Is 'Time' sending a secret message with its Donald Trump Person of the Year cover?

Is 'Time' sending a secret message with its Donald Trump Person of the Year cover?

On Wednesday, Time magazine revealed its selection for the publication's annual Person of the Year honor: President-elect Donald Trump. The magazine's choice immediately spurred outrage, eyerolls — and wild conspiracy theories about secret meanings behind the cover photo.

Is there a hidden Hitler comparison?

Some on social media have already pointed out that Trump, in his cover for the Person of the Year issue, is shown sitting in an armchair, posing with his head turned, looking somewhat reminiscent of an image of Adolf Hitler on the cover of Time. 

But, while Hitler was named as Time's 1938 Man of the Year, the cover of that issue, from January 1939, showed a sinister black and white illustration of Hitler from the back, drawn by Rudolph Von Ripper — not that seated portrait.

The image that some are comparing to Trump's cover, of Hitler posed in a chair, is actually from an April 1941 issue of the magazine, not from Hitler's Man of the Year cover — making a link between the two images even more tenuous. 

It's also worth noting that Time's Man of the Year cover for Hitler was clearly a critical portrayal, showing what the Orlando Sentinel called "Adolf Hitler and the Nazis controlling and looking on as victims dangled from St.
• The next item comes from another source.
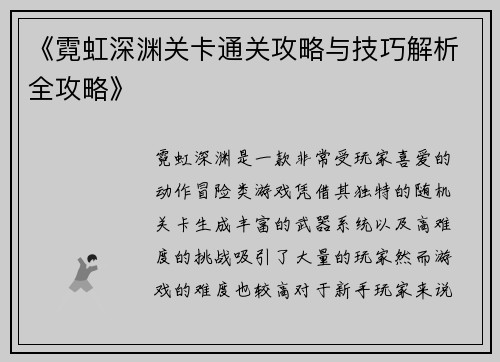 《霓虹深渊关卡通关攻略与技巧解析全攻略》

霓虹深渊是一款非常受玩家喜爱的动作冒险类游戏凭借其独特的随机关卡生成丰富的武器系统以及高难度的挑战吸引了大量的玩家然而游戏的难度也较高对于新手玩家来说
Catherine's wheel," and accompanied by the caption "From the unholy organist, a hymn of hate."

Some people have leaned on the connection between Trump's seated pose and the covers featuring Hitler and French Prime Minister and Nazi sympathizer Pierre Laval, who was also depicted in an armchair when he was Time's 1931 Man of the Year. But, as mentioned above, the Time cover featuring Hitler seated in a chair wasn't the same issue in which he was named Man of the Year. 

If the only two Person of the Year covers with seated subjects were Laval and Trump, that might make a stronger case for an intentional connection, but 1933's Man of the Year Hugh Johnson was also seated in a chair, so was 1986 Woman of the Year Corazon Aquino and so were the bizarre statues that graced the cover of the 1982 issue that declared "the computer" the Machine of the Year.

Does Trump have "devil horns?"

Onto the next conspiracy theory — does Trump's Time cover show him with "devil horns" above his head? That's what some people seem to think, pointing out that the negative space under the "M" on the cover seems to make two triangles just above Trump's head.

Time itself actually addressed this theory on Wednesday, linking to a gallery of other covers that appeared to give subjects horns and saying that "Given the shape of the letter 'm' in the magazine's name and its location on the cover, many other subjects in the past have also appeared to sprout extra features. 

It's happened to Hillary Clinton at least twice. It's happened to Bill Clinton, and George W. Bush, too," and adding "Any resemblance to cats, bats or devil horns is entirely coincidental."

Dec. 7, 3:09 p.m.: This story has been updated.